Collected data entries

•••

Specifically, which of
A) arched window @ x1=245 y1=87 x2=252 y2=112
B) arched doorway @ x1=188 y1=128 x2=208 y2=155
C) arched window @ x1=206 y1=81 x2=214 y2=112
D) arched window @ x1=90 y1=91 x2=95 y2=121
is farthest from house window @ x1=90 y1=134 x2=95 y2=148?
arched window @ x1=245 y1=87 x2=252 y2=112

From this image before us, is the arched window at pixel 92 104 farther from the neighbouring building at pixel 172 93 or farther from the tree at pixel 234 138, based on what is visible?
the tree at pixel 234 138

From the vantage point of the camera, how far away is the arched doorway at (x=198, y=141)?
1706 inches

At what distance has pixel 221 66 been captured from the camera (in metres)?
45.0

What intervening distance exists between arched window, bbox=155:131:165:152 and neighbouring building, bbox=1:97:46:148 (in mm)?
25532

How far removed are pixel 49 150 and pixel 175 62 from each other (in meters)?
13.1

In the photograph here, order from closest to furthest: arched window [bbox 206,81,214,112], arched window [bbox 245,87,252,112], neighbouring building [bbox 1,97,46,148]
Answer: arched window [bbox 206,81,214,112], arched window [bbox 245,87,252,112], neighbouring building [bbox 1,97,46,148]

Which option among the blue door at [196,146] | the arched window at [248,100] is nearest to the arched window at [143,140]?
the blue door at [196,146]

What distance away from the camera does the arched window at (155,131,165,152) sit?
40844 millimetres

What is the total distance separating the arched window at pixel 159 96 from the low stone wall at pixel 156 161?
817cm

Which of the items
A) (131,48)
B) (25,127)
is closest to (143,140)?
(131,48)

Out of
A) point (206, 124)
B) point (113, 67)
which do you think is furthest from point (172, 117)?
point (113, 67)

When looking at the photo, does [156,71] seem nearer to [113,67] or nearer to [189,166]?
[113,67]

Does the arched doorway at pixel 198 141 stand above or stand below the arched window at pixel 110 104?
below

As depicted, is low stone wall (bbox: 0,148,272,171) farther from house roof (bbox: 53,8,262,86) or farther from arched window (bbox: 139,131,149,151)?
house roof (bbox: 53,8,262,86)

•••

Request:
Retype each of the records above exactly, line for line.

Response to this task:
Specifically, which of
A) arched window @ x1=245 y1=87 x2=252 y2=112
B) arched doorway @ x1=188 y1=128 x2=208 y2=155
C) arched window @ x1=206 y1=81 x2=214 y2=112
D) arched window @ x1=90 y1=91 x2=95 y2=121
is farthest from house window @ x1=90 y1=134 x2=95 y2=148?
arched window @ x1=245 y1=87 x2=252 y2=112

From this image before us, is the arched window at pixel 92 104 farther from the neighbouring building at pixel 172 93 or farther from the tree at pixel 234 138, based on what is visible?
the tree at pixel 234 138

From the vantage point of the camera, how far away is the arched doorway at (x=198, y=141)?
1706 inches

At what distance has pixel 221 66 been captured from the camera (in metres)?
45.0

What intervening distance exists between arched window, bbox=155:131:165:152 and neighbouring building, bbox=1:97:46:148 (in mm)?
25532

How far removed are pixel 49 150 and pixel 175 62 from each other (in meters)?
13.1

In the photograph here, order from closest to furthest: arched window [bbox 206,81,214,112], arched window [bbox 245,87,252,112], neighbouring building [bbox 1,97,46,148]
Answer: arched window [bbox 206,81,214,112], arched window [bbox 245,87,252,112], neighbouring building [bbox 1,97,46,148]

Which option among the blue door at [196,146] | the arched window at [248,100] is nearest to the arched window at [143,140]?
the blue door at [196,146]

What distance away from the camera does the arched window at (155,131,165,152) sit?
40844 millimetres

What is the total distance separating the arched window at pixel 159 96 from the low stone wall at pixel 156 161?
817cm

Which of the items
A) (131,48)
B) (25,127)
is closest to (143,140)?
(131,48)

Out of
A) point (206, 124)
B) point (113, 67)
which do you think is furthest from point (172, 117)?
point (113, 67)

When looking at the photo, does [156,71] seem nearer to [113,67] or nearer to [189,166]?
[113,67]

Does the arched doorway at pixel 198 141 stand above or stand below the arched window at pixel 110 104?
below

As depicted, is low stone wall (bbox: 0,148,272,171) farther from house roof (bbox: 53,8,262,86) or farther from arched window (bbox: 139,131,149,151)?
house roof (bbox: 53,8,262,86)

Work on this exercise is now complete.